begin RAW RECORDS

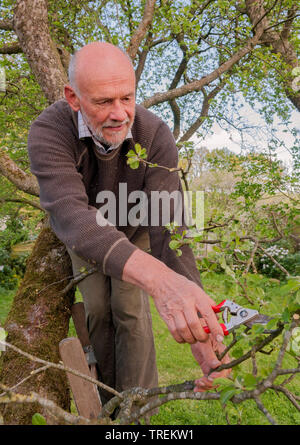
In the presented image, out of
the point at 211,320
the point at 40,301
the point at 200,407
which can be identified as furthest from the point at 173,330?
the point at 200,407

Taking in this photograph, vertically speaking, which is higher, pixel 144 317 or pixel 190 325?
pixel 190 325

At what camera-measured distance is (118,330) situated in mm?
3068

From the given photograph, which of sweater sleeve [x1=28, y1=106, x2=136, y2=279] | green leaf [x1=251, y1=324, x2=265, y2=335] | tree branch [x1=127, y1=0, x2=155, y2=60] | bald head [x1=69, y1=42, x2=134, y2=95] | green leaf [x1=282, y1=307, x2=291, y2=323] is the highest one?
tree branch [x1=127, y1=0, x2=155, y2=60]

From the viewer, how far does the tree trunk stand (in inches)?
105

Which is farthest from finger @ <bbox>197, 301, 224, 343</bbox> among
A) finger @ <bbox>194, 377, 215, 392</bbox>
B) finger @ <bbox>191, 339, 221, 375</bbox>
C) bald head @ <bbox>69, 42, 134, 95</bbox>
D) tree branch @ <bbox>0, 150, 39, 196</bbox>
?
tree branch @ <bbox>0, 150, 39, 196</bbox>

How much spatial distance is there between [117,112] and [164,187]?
0.59 metres

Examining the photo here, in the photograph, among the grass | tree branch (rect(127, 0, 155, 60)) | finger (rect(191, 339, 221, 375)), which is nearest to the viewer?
finger (rect(191, 339, 221, 375))

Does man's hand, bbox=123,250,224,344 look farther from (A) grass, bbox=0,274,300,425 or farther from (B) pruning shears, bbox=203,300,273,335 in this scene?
(A) grass, bbox=0,274,300,425

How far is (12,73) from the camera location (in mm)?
7125

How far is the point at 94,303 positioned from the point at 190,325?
60.0 inches

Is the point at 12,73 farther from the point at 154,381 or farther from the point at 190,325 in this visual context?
the point at 190,325

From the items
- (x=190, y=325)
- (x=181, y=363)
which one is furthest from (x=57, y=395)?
(x=181, y=363)

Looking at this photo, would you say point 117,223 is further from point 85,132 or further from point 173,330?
point 173,330

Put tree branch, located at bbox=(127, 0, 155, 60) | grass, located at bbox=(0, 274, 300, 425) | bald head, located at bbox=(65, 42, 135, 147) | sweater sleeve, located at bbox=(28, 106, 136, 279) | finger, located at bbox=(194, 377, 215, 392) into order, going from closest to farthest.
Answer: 1. finger, located at bbox=(194, 377, 215, 392)
2. sweater sleeve, located at bbox=(28, 106, 136, 279)
3. bald head, located at bbox=(65, 42, 135, 147)
4. grass, located at bbox=(0, 274, 300, 425)
5. tree branch, located at bbox=(127, 0, 155, 60)
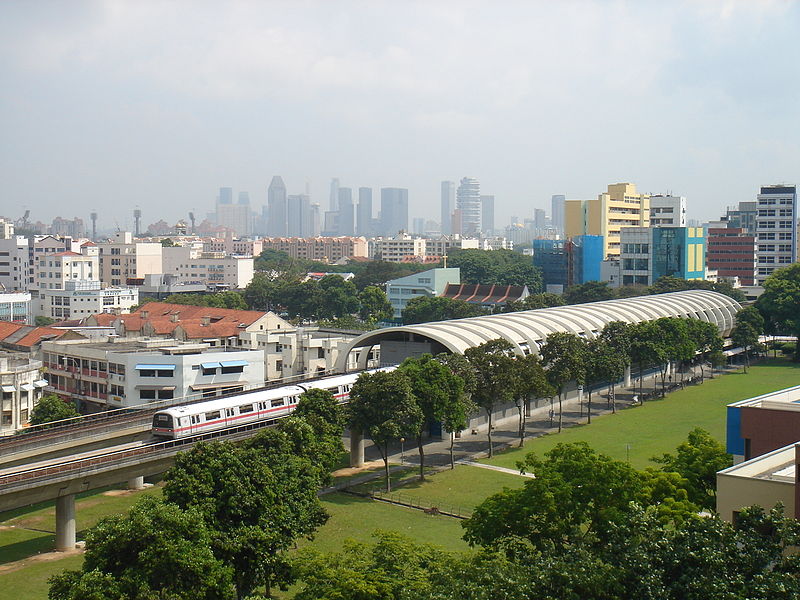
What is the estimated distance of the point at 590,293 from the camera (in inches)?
2995

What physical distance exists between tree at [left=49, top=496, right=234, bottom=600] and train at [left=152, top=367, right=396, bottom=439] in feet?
39.4

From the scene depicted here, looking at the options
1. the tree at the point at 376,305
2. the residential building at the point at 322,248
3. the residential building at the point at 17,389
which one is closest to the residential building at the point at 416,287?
the tree at the point at 376,305

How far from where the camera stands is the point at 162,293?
8694cm

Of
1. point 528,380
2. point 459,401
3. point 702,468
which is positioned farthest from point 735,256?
point 702,468

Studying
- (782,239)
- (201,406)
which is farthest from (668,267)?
(201,406)

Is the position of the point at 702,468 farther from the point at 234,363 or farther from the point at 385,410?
the point at 234,363

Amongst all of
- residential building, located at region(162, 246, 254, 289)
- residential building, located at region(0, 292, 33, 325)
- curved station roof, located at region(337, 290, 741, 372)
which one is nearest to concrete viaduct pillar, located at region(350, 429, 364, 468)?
curved station roof, located at region(337, 290, 741, 372)

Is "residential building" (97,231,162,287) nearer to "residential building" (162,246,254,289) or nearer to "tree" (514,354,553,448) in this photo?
"residential building" (162,246,254,289)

end RAW RECORDS

YOUR GOAL >> Using the material above, retype each entry exactly and omit the pictures.

SOLUTION BELOW >>
In the presented image, out of
the point at 211,320
the point at 40,301
the point at 200,407
which can be identified as furthest from the point at 173,330?
the point at 200,407

Taking in this photograph, vertically speaking, which is higher, pixel 144 317 or pixel 190 325?
pixel 190 325

At what camera-measured distance is (118,330) situated in mm?
3068

From the given photograph, which of sweater sleeve [x1=28, y1=106, x2=136, y2=279] | green leaf [x1=251, y1=324, x2=265, y2=335] | tree branch [x1=127, y1=0, x2=155, y2=60] | bald head [x1=69, y1=42, x2=134, y2=95] | green leaf [x1=282, y1=307, x2=291, y2=323] is the highest one?
tree branch [x1=127, y1=0, x2=155, y2=60]

From the viewer, how far does the tree trunk stand (in inches)?
105

Which is farthest from finger @ <bbox>197, 301, 224, 343</bbox> among
A) finger @ <bbox>194, 377, 215, 392</bbox>
B) finger @ <bbox>191, 339, 221, 375</bbox>
C) bald head @ <bbox>69, 42, 134, 95</bbox>
D) tree branch @ <bbox>0, 150, 39, 196</bbox>
?
tree branch @ <bbox>0, 150, 39, 196</bbox>

How much spatial distance is there between [117,112] and [164,187]?
0.59 metres

Examining the photo here, in the photograph, among the grass | tree branch (rect(127, 0, 155, 60)) | finger (rect(191, 339, 221, 375)), which is nearest to the viewer?
finger (rect(191, 339, 221, 375))

Does man's hand, bbox=123,250,224,344 look farther from (A) grass, bbox=0,274,300,425 or farther from (B) pruning shears, bbox=203,300,273,335 in this scene?
(A) grass, bbox=0,274,300,425

How far is (12,73) from the camera location (in mm)?
7125

How far is the point at 94,303 positioned from the point at 190,325?
60.0 inches

Is the point at 12,73 farther from the point at 154,381 or farther from the point at 190,325 in this visual context?
the point at 190,325

From the items
- (x=190, y=325)
- (x=181, y=363)
which one is furthest from (x=57, y=395)?
(x=181, y=363)

Looking at this photo, would you say point 117,223 is further from point 85,132 or further from point 173,330?
point 173,330

Put tree branch, located at bbox=(127, 0, 155, 60) | grass, located at bbox=(0, 274, 300, 425) | bald head, located at bbox=(65, 42, 135, 147) | sweater sleeve, located at bbox=(28, 106, 136, 279) | finger, located at bbox=(194, 377, 215, 392) into order, going from closest to farthest.
Answer: 1. finger, located at bbox=(194, 377, 215, 392)
2. sweater sleeve, located at bbox=(28, 106, 136, 279)
3. bald head, located at bbox=(65, 42, 135, 147)
4. grass, located at bbox=(0, 274, 300, 425)
5. tree branch, located at bbox=(127, 0, 155, 60)
What is the estimated distance of the point at 590,293 from the camera (in inches)?
2995

What physical distance exists between tree at [left=49, top=496, right=234, bottom=600] and train at [left=152, top=367, right=396, bottom=439] in feet?
39.4

From the scene depicted here, looking at the options
1. the tree at the point at 376,305
2. the residential building at the point at 322,248
3. the residential building at the point at 17,389
which one is closest to the residential building at the point at 416,287?
the tree at the point at 376,305

How far from where the camera stands is the point at 162,293?
8694cm

Of
1. point 528,380
2. point 459,401
3. point 702,468
which is positioned farthest from point 735,256?
point 702,468

Studying
- (782,239)
- (201,406)
which is farthest from (668,267)?
(201,406)

Is the position of the point at 702,468 farther from the point at 234,363 or farther from the point at 385,410?
the point at 234,363

Amongst all of
- residential building, located at region(162, 246, 254, 289)
- residential building, located at region(0, 292, 33, 325)
- curved station roof, located at region(337, 290, 741, 372)
which one is nearest to concrete viaduct pillar, located at region(350, 429, 364, 468)?
curved station roof, located at region(337, 290, 741, 372)

Is "residential building" (97,231,162,287) nearer to "residential building" (162,246,254,289) or nearer to "tree" (514,354,553,448) in this photo?
"residential building" (162,246,254,289)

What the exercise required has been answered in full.